### CONSIGNE
Recopiez fidèlement, dans le texte sur Thérèse Desqueyroux, tout ce qui va de « Ensuite, il y » jusqu'à « assujettir aux usages. ».

### EXTRAIT DU TEXTE

______

Thérèse Desqueyroux
de François Mauriac
Lire Montaigne, c’est aussi accéder à deux reflets : celui d’une époque, la deuxième moitié du XVIe siècle, et celui de l’homme, dans ce qu’il a d’intemporel, du moins à l’échelle de sapiens. Et il en va ainsi de tout ce que l’écriture du passé nous a laissé d’estimable. Ainsi en est-il par exemple de ce roman de François Mauriac, Thérèse Desqueyroux (1), que j’ai eu si longtemps la stupidité de dédaigner.
Il y a d’abord les années 20. Et les années 20 dans une solitude, un de ces recoins immobiles de la France dont nous n’avons plus aujourd’hui la moindre idée.
« Argelouse est réellement une extrémité de la terre ; un de ces lieux au-delà desquels il est impossible d’avancer, ce qu’on appelle ici un quartier : quelques métairies, sans église ni mairie, ni cimetière, disséminée autour d’un champ de seigle, à dix kilomètres du bourg de Saint-Clair, auquel les relie une seule route défoncée. Ce chemin plein d’ornières et de trous se mue, au-delà d’Argelouse, en sentiers sablonneux ; et jusqu’à l’Océan il n’y a plus rien que quatre-vingt kilomètres de marécages, de lagunes, de pins grêles, de landes où, à la fin de l’hiver, les brebis ont la couleur de la cendre. » (p. 39)
Ensuite, il y a la tradition d’alors, cette observance qui pèse sur les consciences au point d’en conduire certains à ne plus douter de sa légitimité et en contraindre d’autres à en supporter vaille que vaille l’empire. Ces derniers s’astreignent, se compriment, se dessèchent, refoulent. La famille, le curé, la rumeur, tout concourt à résilier la moindre aspiration à quoi que ce soit d’autre. Et les liens s’ajoutent aux liens, telles les vrilles de la vigne, pour assujettir aux usages.

______

### INFORMATIONS AFFICHÉES
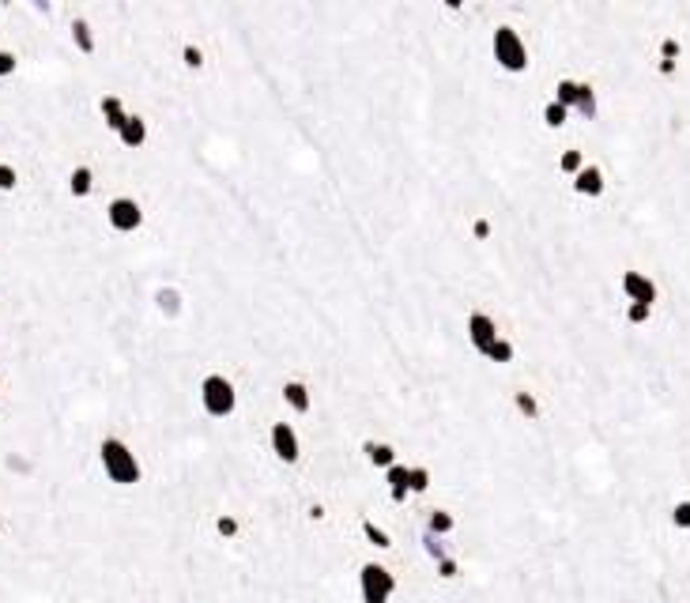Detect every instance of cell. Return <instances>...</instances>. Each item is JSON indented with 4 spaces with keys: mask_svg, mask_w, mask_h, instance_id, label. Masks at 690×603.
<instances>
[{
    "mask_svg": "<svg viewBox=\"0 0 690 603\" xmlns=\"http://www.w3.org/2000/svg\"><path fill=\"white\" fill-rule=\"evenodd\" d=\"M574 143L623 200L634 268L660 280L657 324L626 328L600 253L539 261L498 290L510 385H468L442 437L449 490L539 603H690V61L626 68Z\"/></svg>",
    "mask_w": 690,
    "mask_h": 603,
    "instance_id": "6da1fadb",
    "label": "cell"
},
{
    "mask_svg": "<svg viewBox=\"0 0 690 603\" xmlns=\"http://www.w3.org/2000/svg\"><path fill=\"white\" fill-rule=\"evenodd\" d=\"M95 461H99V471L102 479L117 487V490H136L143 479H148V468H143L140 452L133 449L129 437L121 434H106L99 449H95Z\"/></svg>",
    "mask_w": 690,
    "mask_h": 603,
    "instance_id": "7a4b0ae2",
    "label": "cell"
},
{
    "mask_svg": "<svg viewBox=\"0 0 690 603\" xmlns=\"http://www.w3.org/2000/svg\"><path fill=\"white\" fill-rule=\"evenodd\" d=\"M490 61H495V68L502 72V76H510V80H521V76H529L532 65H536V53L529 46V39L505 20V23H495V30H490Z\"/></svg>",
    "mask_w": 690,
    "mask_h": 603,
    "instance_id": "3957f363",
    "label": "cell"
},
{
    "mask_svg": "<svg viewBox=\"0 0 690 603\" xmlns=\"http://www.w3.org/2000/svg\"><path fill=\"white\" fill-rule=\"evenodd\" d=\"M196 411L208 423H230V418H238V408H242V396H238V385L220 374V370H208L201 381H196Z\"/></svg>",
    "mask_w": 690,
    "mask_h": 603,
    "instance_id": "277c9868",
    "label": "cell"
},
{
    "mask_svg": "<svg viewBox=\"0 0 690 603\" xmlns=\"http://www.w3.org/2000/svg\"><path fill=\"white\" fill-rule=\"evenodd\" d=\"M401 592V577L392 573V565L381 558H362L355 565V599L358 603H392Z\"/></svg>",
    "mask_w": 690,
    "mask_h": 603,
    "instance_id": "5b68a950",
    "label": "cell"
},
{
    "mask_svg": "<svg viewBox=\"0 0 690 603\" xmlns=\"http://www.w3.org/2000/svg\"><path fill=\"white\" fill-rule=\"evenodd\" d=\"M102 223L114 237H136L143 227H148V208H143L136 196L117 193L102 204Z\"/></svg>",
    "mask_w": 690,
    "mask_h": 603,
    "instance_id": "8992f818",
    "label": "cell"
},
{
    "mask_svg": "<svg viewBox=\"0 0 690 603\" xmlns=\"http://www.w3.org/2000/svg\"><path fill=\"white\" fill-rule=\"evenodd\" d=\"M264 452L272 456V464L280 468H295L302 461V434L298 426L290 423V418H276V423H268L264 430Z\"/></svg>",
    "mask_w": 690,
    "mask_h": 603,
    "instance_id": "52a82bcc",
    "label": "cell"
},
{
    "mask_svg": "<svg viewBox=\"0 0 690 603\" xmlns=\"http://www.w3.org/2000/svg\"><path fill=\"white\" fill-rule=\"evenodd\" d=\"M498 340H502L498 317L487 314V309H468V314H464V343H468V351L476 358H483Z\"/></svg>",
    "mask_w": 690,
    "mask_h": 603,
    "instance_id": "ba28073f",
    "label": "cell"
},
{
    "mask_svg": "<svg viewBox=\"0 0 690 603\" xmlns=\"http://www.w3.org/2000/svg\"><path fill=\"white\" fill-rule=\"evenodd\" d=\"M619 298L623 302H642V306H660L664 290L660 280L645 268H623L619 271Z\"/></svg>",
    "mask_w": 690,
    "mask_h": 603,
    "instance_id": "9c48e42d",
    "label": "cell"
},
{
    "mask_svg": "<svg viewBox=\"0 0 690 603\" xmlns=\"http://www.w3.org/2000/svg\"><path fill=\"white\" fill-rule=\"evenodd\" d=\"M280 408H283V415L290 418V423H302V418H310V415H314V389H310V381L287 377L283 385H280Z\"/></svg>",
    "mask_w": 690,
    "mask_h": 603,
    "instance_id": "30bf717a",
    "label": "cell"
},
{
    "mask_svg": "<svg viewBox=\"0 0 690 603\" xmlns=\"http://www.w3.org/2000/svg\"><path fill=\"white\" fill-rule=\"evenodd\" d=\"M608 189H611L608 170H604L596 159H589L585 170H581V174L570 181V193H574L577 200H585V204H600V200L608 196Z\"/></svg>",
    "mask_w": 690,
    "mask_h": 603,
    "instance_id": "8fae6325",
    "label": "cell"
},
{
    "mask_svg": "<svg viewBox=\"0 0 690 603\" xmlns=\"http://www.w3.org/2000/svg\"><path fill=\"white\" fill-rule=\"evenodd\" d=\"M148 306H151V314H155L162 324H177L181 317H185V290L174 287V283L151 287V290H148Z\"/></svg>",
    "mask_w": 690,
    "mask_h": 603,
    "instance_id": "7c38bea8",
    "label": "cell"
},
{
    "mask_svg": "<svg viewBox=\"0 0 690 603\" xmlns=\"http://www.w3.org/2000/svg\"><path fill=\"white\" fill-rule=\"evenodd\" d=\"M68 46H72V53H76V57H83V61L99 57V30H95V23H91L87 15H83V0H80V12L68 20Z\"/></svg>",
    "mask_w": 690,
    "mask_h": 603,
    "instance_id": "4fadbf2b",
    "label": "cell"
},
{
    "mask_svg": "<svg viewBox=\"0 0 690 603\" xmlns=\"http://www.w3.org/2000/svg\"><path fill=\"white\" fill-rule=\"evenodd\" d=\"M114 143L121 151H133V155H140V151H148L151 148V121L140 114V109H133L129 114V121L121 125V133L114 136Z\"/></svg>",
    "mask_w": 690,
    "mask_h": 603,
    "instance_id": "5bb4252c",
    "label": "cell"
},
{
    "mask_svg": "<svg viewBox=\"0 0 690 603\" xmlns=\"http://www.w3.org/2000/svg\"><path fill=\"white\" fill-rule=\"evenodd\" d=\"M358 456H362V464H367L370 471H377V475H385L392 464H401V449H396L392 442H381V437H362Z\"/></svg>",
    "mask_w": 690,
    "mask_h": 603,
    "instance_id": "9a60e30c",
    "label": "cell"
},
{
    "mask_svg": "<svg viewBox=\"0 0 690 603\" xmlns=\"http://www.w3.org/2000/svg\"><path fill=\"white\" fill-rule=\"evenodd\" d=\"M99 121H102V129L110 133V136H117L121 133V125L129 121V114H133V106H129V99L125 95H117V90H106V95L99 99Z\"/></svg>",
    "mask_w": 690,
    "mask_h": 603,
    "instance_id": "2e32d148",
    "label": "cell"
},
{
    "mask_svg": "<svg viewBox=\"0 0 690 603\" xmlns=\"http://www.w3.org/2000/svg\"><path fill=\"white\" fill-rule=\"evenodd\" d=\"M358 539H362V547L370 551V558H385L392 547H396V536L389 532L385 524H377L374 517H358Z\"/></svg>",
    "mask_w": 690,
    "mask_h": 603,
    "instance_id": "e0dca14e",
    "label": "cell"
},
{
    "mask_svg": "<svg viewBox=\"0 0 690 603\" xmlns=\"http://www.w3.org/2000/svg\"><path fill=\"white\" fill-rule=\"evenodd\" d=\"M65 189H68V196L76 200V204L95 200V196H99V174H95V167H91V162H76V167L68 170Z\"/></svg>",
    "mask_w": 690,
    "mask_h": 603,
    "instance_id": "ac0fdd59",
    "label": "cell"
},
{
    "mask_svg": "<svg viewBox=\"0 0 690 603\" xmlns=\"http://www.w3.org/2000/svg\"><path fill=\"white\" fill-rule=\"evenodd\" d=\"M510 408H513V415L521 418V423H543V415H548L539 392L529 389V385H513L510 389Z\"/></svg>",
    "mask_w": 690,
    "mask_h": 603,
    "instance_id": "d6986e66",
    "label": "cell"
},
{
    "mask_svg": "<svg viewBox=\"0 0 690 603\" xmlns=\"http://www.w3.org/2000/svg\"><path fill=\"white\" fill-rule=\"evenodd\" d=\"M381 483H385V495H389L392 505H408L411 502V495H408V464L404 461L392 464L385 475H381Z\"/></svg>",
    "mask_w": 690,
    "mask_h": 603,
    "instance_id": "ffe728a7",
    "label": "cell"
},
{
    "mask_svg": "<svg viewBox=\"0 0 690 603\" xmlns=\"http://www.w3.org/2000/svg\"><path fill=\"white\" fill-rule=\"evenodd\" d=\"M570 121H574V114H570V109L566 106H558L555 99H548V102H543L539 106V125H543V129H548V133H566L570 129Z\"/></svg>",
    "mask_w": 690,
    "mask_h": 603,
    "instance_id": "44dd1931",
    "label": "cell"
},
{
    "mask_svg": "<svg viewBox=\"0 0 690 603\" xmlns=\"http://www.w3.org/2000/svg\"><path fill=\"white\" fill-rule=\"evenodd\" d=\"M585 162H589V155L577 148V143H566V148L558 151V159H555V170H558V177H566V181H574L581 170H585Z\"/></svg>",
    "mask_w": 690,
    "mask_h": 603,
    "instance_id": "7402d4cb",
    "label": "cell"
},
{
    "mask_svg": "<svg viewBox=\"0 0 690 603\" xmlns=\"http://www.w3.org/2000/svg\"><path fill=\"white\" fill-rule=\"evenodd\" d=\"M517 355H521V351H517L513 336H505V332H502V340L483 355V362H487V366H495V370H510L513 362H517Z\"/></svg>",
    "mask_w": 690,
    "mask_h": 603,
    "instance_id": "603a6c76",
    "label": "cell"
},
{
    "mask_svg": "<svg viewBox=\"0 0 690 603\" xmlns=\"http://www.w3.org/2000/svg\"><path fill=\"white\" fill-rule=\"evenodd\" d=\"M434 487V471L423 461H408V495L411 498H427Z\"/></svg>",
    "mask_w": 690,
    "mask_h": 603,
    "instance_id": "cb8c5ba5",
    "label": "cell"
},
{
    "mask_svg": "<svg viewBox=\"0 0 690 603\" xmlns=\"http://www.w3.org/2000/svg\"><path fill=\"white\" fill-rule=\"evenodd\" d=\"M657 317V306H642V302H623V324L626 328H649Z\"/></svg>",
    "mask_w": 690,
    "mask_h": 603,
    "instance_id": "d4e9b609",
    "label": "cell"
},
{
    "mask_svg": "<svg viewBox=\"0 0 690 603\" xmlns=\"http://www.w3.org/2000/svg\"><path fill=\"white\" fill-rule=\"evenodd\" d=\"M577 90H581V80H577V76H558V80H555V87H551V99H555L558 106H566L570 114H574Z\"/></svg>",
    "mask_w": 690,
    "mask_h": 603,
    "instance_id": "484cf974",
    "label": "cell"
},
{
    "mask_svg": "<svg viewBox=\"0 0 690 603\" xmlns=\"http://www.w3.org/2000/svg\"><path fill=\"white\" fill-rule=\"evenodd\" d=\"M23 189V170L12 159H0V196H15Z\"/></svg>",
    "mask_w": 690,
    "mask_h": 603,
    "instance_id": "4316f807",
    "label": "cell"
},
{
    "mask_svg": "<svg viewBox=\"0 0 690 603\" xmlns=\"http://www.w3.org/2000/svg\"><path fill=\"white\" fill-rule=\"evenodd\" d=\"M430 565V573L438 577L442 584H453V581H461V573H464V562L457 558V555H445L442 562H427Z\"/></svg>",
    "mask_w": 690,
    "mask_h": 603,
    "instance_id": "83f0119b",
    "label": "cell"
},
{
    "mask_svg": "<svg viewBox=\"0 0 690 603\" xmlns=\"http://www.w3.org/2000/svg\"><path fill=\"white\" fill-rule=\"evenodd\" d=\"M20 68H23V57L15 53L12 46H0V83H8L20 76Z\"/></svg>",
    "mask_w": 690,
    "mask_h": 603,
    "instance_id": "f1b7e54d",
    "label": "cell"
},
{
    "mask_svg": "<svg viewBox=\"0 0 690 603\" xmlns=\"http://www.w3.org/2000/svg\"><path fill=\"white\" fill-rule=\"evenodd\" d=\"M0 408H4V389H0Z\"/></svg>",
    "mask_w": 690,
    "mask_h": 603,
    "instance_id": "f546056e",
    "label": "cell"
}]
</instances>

______

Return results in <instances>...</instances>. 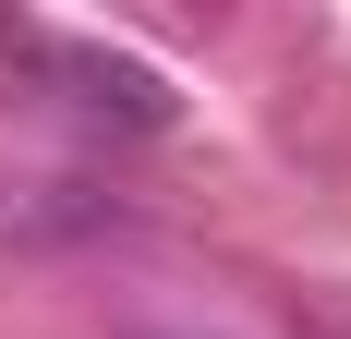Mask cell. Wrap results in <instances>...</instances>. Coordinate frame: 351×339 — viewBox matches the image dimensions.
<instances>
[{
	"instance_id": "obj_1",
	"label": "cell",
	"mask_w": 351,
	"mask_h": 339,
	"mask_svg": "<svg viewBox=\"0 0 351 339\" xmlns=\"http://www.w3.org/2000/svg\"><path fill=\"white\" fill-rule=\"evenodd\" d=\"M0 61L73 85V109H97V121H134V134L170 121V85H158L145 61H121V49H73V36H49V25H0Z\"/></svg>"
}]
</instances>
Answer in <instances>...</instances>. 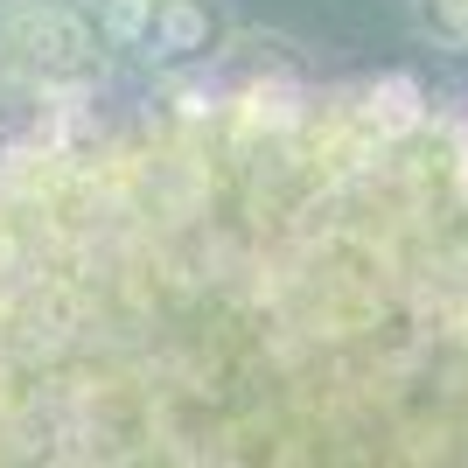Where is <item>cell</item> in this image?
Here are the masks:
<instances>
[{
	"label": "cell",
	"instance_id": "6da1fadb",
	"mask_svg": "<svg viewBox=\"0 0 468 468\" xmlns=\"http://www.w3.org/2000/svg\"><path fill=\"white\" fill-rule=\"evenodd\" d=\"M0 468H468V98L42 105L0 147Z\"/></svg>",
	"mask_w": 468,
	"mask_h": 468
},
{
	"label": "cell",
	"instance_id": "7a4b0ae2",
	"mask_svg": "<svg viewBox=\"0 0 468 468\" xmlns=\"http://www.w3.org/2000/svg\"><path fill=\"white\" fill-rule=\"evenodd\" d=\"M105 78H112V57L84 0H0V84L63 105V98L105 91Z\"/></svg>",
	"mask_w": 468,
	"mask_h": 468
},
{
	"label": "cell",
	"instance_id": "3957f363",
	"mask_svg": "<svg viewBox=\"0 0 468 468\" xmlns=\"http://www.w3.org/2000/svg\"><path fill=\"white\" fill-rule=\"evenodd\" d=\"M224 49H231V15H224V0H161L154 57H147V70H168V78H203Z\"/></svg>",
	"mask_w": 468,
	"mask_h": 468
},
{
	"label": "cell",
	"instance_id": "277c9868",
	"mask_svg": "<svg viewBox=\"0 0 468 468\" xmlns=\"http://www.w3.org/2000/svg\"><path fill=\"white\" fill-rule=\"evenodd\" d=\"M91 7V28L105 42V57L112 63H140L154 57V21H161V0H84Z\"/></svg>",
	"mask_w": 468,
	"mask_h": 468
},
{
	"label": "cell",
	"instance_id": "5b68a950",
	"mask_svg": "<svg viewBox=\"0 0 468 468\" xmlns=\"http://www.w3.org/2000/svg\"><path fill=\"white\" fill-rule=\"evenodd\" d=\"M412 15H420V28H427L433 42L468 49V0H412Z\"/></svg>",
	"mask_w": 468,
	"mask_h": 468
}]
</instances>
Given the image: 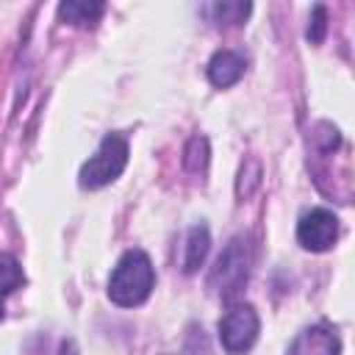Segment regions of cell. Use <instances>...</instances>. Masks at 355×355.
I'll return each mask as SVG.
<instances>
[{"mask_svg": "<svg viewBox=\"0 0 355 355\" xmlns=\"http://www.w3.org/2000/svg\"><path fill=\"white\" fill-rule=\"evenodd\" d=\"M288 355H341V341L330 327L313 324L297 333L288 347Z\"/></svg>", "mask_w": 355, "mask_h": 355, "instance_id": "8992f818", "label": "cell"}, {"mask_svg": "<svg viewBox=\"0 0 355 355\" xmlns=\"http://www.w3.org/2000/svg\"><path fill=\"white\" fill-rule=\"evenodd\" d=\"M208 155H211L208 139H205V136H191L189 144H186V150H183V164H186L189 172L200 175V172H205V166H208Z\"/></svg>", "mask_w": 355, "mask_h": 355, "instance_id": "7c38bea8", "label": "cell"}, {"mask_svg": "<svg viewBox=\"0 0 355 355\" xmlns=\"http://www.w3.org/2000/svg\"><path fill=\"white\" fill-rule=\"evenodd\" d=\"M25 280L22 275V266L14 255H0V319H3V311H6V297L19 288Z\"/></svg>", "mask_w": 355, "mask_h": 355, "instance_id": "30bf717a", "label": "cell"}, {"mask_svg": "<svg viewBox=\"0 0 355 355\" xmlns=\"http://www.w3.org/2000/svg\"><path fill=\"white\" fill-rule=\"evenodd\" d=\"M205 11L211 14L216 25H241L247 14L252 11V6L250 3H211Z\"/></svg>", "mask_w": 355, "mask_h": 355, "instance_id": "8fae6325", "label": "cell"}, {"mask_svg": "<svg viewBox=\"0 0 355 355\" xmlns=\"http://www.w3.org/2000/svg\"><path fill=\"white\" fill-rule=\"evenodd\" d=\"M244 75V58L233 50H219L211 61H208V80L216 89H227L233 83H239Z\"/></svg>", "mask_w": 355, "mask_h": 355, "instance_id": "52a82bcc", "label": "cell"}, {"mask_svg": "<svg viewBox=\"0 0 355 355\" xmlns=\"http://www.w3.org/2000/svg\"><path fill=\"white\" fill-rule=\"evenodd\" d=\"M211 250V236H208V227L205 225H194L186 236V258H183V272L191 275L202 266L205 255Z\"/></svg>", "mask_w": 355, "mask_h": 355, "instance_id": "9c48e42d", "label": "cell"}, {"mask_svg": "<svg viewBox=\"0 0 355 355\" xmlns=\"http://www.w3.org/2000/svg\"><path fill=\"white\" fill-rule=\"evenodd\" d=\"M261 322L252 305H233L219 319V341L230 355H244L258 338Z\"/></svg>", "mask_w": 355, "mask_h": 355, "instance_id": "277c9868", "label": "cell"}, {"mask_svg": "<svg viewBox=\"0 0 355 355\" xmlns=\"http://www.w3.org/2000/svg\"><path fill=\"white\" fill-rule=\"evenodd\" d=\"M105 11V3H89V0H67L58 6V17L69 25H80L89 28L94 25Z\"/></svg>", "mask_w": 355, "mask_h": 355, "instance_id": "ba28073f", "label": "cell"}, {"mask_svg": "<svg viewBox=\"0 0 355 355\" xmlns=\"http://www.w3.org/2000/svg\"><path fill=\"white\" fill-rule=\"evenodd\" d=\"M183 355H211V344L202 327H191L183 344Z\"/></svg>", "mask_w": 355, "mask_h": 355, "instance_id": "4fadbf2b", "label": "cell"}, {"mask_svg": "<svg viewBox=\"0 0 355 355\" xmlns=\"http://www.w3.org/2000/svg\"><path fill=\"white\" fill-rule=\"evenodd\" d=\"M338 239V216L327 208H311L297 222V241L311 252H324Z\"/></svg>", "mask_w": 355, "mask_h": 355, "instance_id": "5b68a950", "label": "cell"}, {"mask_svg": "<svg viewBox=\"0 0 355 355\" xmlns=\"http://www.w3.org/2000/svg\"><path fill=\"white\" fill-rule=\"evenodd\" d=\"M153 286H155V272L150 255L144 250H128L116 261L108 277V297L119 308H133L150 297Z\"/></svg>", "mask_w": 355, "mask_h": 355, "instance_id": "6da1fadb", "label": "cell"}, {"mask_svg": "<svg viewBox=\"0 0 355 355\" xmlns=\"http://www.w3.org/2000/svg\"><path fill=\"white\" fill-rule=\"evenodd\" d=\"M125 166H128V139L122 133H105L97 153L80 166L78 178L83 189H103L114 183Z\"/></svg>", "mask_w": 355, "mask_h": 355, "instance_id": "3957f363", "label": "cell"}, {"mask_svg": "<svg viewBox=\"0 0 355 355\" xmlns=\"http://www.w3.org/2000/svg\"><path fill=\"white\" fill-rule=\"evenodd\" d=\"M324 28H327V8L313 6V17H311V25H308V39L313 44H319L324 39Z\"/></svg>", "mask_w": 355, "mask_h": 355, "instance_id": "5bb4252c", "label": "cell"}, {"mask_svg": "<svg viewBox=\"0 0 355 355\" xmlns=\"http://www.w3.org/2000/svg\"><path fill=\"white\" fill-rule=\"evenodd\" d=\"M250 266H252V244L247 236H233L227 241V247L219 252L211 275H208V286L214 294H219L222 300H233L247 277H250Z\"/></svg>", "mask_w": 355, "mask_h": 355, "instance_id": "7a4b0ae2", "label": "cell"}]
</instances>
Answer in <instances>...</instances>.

______

### RÉPONSE À L'EXERCICE
Ensuite, il y a la tradition d’alors, cette observance qui pèse sur les consciences au point d’en conduire certains à ne plus douter de sa légitimité et en contraindre d’autres à en supporter vaille que vaille l’empire. Ces derniers s’astreignent, se compriment, se dessèchent, refoulent. La famille, le curé, la rumeur, tout concourt à résilier la moindre aspiration à quoi que ce soit d’autre. Et les liens s’ajoutent aux liens, telles les vrilles de la vigne, pour assujettir aux usages.